Facts Flee as the EU Prepares to Clamp Down on Climate Dissent
The bloc is now in a state of open war with free debate
Launched at the COP30 meeting in Brazil last year, the Declaration on Information Integrity on Climate Change (DIICC) was, as reported here, a manifesto for censorship wrapped in venal doublespeak. Fittingly, given the corrupt and exhaustive process that spawned it, the DIICC was last week ‘endorsed’ by the European Union. According to a European Commission press release from the Directorate-General for Climate Action, the EU Council gave its approval to the UNESCO initiative on January 20th and the EU formally accepted it a week later.
The DIICC “establishes shared international commitments to address information integrity on climate change and promote accurate, evidence-based information on climate issues”, explains the press release. But it came just ahead of France’s X headquarters being raided by police and Spain’s Pedro Sánchez launching a “coalition of the digitally willing” aimed at regulating social media, using child protection as a very obvious pretext. With similar moves to extend the Online Safety Act being considered by the UK Government, it would seem that the “coalition” is one of chaotic and crisis-ridden governments and intergovernmental agencies running scared of democracy.

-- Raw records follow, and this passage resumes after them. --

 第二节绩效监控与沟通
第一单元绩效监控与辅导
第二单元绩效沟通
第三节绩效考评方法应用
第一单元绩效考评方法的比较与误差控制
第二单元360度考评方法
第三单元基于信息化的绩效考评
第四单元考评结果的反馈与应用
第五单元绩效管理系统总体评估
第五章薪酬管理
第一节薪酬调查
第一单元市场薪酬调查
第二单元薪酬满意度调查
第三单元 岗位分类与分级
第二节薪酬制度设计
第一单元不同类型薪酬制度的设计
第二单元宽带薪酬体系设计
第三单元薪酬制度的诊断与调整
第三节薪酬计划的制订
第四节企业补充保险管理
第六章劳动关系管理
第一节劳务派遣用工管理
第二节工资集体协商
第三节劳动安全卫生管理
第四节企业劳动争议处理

“This endorsement comes at a time when the information environment can be difficult to navigate, especially on climate matters,” the press release continues. Well, yes, indeed. And that’s very likely because the green agenda, at global, European and national levels has been built on two catastrophic lies: the ‘climate crisis’ and the claim that Net Zero can produce benefits such as ‘lower bills’ and energy security. Even if, as the declaration claims, “84% of Europeans agree that climate change is caused by human activity”, it does not follow either that they are right or that even if they are, that a ‘climate crisis’ is happening as a consequence or that disastrous energy policies will do more harm than good.
That much is obvious, of course, to our enlightened readers here, but it doesn’t occur to politicians, who believe that by using the law to narrow public conversation, the public will accept rank climate alarmism as a justification for deindustrialisation and economic hardship. The self-deception is more grotesque than the gaslighting: “The European Union is demonstrating its firm commitment to factual debate, climate science and evidence-based policymaking,” it boasts. But surely, if the EU can boast such a high percentage of people agree with its core agenda, seemingly based on polling, why the need for the DIICC? An alignment of 84% of the population with a government agenda is something about which usually only dictatorships can boast.